## EXERCISE OBJECTIVE
Repeat all the lines below exactly, but omit the pictures.

*** Opening of WORKING DATA ***

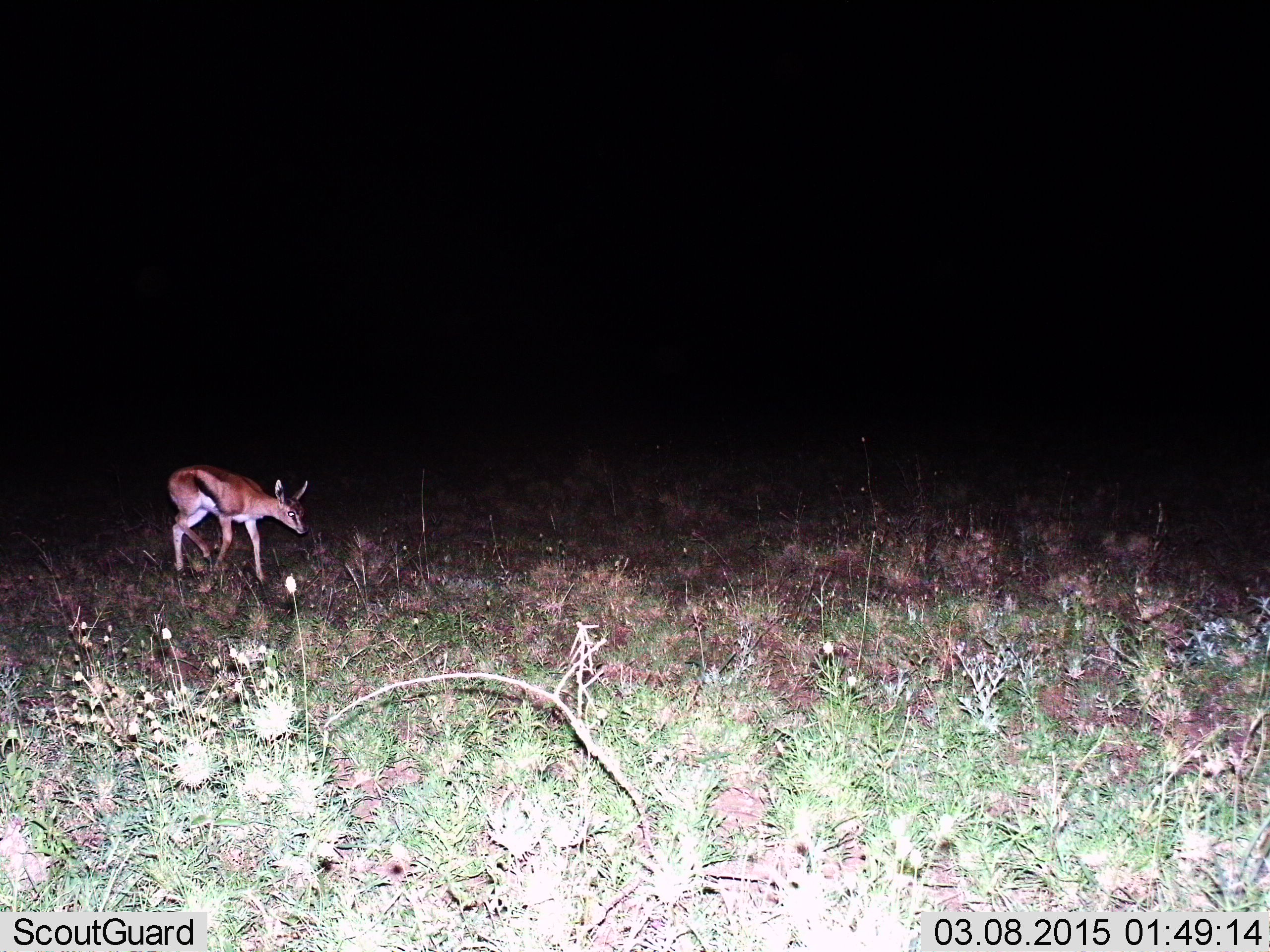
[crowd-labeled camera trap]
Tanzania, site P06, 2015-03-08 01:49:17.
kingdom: Animalia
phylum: Chordata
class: Mammalia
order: Artiodactyla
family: Bovidae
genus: Eudorcas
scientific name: Eudorcas thomsonii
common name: thomson's gazelle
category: gazellethomsons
Gazellethomsons (thomson's gazelle) (Eudorcas thomsonii), count 1. Behavior (volunteer vote fractions): standing 50%, resting 0%, moving 60%, interacting 0%. Young present (vote fraction): 0%. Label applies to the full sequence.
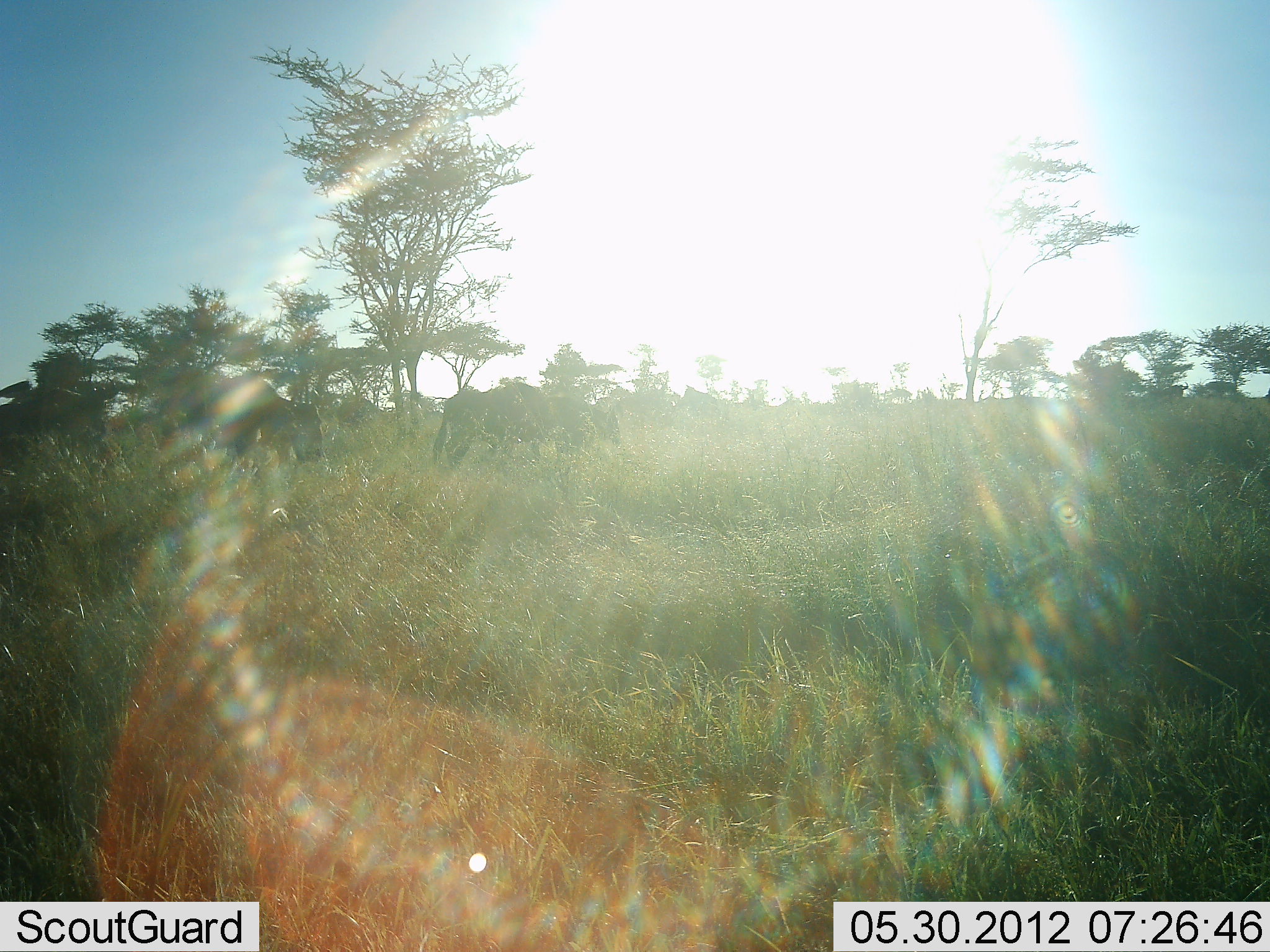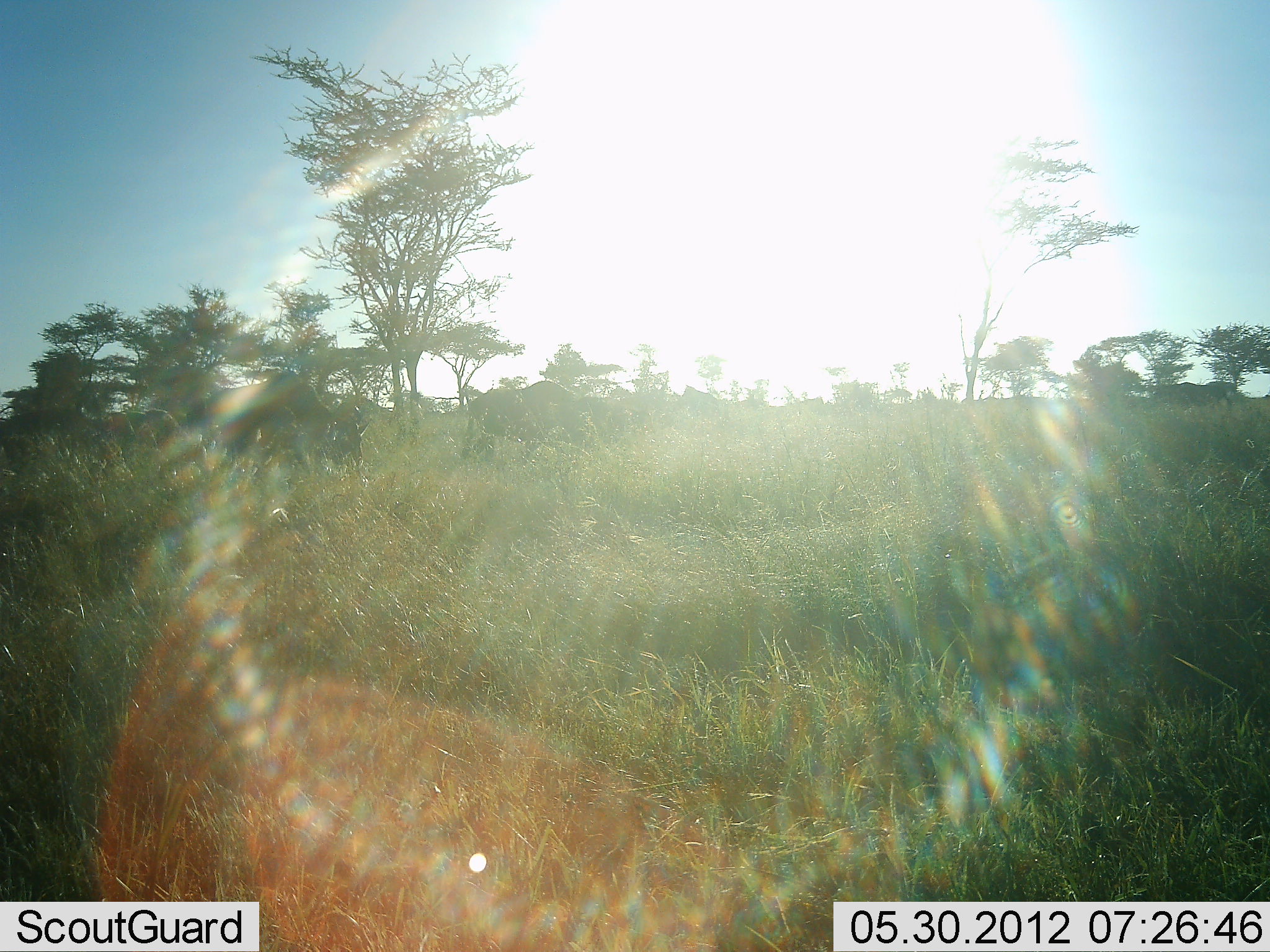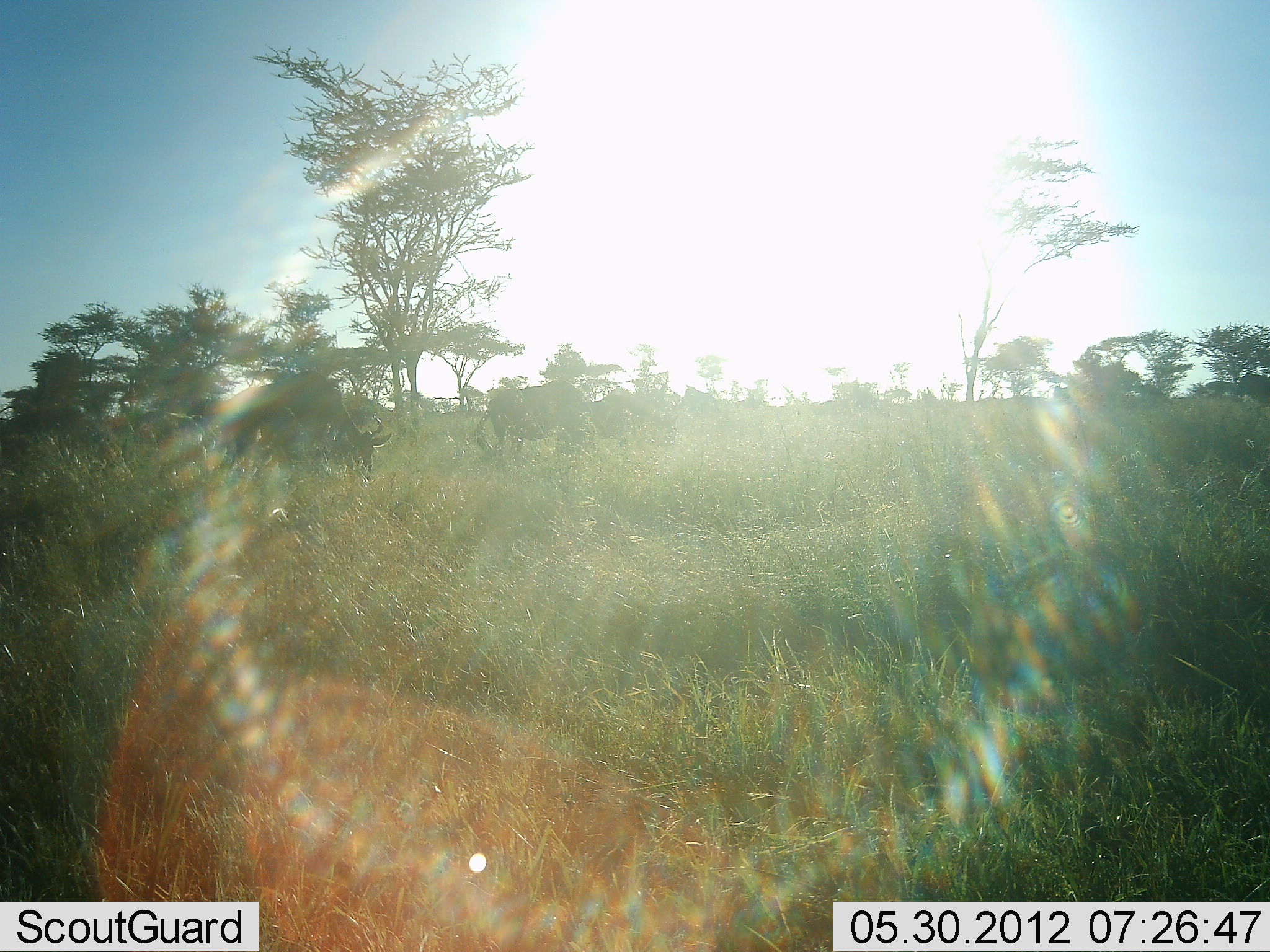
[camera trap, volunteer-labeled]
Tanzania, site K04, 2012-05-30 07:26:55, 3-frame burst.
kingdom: Animalia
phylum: Chordata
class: Mammalia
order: Artiodactyla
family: Bovidae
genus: Connochaetes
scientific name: Connochaetes taurinus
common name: blue wildebeest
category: wildebeest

*** Close of WORKING DATA ***

## EXERCISE ANSWER
[crowd-labeled camera trap]
Tanzania, site P06, 2015-03-08 01:49:17.
kingdom: Animalia
phylum: Chordata
class: Mammalia
order: Artiodactyla
family: Bovidae
genus: Eudorcas
scientific name: Eudorcas thomsonii
common name: thomson's gazelle
category: gazellethomsons
Gazellethomsons (thomson's gazelle) (Eudorcas thomsonii), count 1. Behavior (volunteer vote fractions): standing 50%, resting 0%, moving 60%, interacting 0%. Young present (vote fraction): 0%. Label applies to the full sequence.
[camera trap, volunteer-labeled]
Tanzania, site K04, 2012-05-30 07:26:55, 3-frame burst.
kingdom: Animalia
phylum: Chordata
class: Mammalia
order: Artiodactyla
family: Bovidae
genus: Connochaetes
scientific name: Connochaetes taurinus
common name: blue wildebeest
category: wildebeest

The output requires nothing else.